Jupiter, the fifth and largest in our Solar System is comprised mostly of helium and hydrogen. Since these elements are the very same stuff that we would find in the Sun as in other stars, many people often wonder why this planet is not classified as such. The explanation for this is simple; Jupiter is not big enough to be one.

Needless to say, for it to be considered a star, the planet would have to be 60 times larger than its actual size in order for it to generate enough gravitation force to initiate nuclear fusion. The heat and light that the planet generates comes from the heat that it has generated and compressed over time.
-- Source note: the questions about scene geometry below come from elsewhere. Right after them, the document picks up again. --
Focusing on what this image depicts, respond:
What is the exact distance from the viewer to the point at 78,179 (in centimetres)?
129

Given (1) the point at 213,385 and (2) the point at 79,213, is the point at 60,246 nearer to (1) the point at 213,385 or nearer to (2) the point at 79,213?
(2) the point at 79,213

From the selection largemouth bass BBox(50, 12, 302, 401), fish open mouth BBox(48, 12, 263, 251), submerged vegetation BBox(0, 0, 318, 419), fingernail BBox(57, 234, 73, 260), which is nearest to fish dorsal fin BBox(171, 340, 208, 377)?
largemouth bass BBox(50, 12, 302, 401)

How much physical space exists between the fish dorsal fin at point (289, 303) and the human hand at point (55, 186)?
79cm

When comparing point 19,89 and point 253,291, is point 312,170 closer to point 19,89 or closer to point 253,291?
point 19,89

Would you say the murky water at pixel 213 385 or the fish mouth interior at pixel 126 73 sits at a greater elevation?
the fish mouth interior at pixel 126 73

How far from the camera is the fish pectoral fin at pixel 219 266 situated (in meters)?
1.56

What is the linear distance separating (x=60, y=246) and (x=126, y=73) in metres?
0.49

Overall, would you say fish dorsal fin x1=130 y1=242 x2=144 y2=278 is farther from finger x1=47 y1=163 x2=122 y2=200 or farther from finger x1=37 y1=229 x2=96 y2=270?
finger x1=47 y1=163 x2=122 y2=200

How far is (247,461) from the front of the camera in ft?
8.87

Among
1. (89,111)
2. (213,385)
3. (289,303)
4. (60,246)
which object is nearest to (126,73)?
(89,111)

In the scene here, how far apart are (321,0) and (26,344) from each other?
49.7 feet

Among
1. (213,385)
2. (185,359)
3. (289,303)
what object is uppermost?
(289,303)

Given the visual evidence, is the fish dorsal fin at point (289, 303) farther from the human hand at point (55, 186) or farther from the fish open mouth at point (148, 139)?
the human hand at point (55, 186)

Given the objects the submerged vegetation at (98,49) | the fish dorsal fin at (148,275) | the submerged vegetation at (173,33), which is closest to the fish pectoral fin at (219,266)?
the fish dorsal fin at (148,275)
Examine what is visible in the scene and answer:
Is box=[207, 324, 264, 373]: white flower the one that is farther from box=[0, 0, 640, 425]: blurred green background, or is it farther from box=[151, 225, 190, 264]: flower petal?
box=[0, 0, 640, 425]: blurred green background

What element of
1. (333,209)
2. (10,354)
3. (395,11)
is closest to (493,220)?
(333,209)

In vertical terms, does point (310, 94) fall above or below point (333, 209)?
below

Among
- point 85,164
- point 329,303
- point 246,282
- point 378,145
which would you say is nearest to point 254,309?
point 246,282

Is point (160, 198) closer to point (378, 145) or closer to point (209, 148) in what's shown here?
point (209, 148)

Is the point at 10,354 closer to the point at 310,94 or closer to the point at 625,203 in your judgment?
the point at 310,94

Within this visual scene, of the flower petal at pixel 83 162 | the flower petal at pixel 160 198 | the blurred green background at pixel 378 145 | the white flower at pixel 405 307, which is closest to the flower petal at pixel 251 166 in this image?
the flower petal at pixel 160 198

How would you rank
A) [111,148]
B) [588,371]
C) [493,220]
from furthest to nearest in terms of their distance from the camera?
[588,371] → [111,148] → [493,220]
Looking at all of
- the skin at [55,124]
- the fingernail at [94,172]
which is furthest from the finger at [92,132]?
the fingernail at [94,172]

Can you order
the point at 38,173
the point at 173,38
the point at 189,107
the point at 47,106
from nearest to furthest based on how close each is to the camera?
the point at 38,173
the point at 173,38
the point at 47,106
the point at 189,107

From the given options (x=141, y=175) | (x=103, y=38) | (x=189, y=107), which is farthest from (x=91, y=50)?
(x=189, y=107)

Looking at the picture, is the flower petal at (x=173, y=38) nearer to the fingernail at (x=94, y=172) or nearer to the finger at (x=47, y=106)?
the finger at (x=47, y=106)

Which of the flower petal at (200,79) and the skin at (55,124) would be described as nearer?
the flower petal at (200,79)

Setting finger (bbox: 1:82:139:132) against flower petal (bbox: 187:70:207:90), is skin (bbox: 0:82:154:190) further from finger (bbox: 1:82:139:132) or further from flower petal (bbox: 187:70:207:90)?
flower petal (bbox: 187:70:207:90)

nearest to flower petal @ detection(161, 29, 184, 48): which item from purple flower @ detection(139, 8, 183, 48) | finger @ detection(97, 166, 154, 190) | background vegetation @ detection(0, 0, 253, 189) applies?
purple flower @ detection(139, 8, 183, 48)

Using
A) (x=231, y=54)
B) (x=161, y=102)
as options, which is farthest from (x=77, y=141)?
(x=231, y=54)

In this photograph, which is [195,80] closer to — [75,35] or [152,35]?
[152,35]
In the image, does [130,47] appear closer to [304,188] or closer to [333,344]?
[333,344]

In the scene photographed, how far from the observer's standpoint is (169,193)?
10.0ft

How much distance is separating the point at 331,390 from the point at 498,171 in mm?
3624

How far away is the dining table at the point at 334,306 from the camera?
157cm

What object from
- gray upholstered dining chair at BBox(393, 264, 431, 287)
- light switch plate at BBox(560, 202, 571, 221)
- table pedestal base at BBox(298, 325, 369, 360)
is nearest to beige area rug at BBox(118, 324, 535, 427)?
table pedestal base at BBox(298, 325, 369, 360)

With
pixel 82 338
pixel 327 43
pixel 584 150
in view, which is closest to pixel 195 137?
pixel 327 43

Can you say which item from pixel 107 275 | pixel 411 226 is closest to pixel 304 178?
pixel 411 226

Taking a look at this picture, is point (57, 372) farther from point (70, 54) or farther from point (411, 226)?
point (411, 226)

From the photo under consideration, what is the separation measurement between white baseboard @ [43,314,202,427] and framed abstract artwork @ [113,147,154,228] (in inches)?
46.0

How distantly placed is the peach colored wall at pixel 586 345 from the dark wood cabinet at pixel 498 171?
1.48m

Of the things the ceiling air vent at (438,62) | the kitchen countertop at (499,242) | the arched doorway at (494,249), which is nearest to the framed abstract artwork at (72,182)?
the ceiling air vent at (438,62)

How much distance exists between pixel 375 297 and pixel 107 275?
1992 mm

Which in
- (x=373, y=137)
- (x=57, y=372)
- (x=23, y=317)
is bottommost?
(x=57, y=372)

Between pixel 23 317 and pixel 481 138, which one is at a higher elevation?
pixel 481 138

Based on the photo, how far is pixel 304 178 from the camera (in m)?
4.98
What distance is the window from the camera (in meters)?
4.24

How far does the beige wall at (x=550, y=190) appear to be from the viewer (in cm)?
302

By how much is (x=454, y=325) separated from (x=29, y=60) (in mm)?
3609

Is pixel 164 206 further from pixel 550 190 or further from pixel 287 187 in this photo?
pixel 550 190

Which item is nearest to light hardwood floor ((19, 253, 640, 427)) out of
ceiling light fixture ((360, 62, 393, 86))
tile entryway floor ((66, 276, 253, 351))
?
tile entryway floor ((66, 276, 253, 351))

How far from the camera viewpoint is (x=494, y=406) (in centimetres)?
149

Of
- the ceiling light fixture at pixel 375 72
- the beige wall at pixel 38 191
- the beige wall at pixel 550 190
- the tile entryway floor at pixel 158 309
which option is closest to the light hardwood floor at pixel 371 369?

As for the planet’s composition, besides the aforementioned gases, one would also be able to find ammonia, water and methane mixed in. Underneath this layer of gases would be a layer of liquid nitrogen and right below that would be a mixture of both liquid and metallic hydrogen. This liquid nitrogen was produced by the staggering pressure generated by Jupiter itself. The planet’s inner core is comprised of iron and rock.

Jupiter is one of the four gas giants in our Solar System. They are referred to as such because of the fact that they are not primarily composed of solid materials. These gas giants are also often referred to as the Jovian Planets. They differ from other Terrestrial planets because they do not have a definite surface but instead have layer upon layer of materials that become progressively denser as your go further down.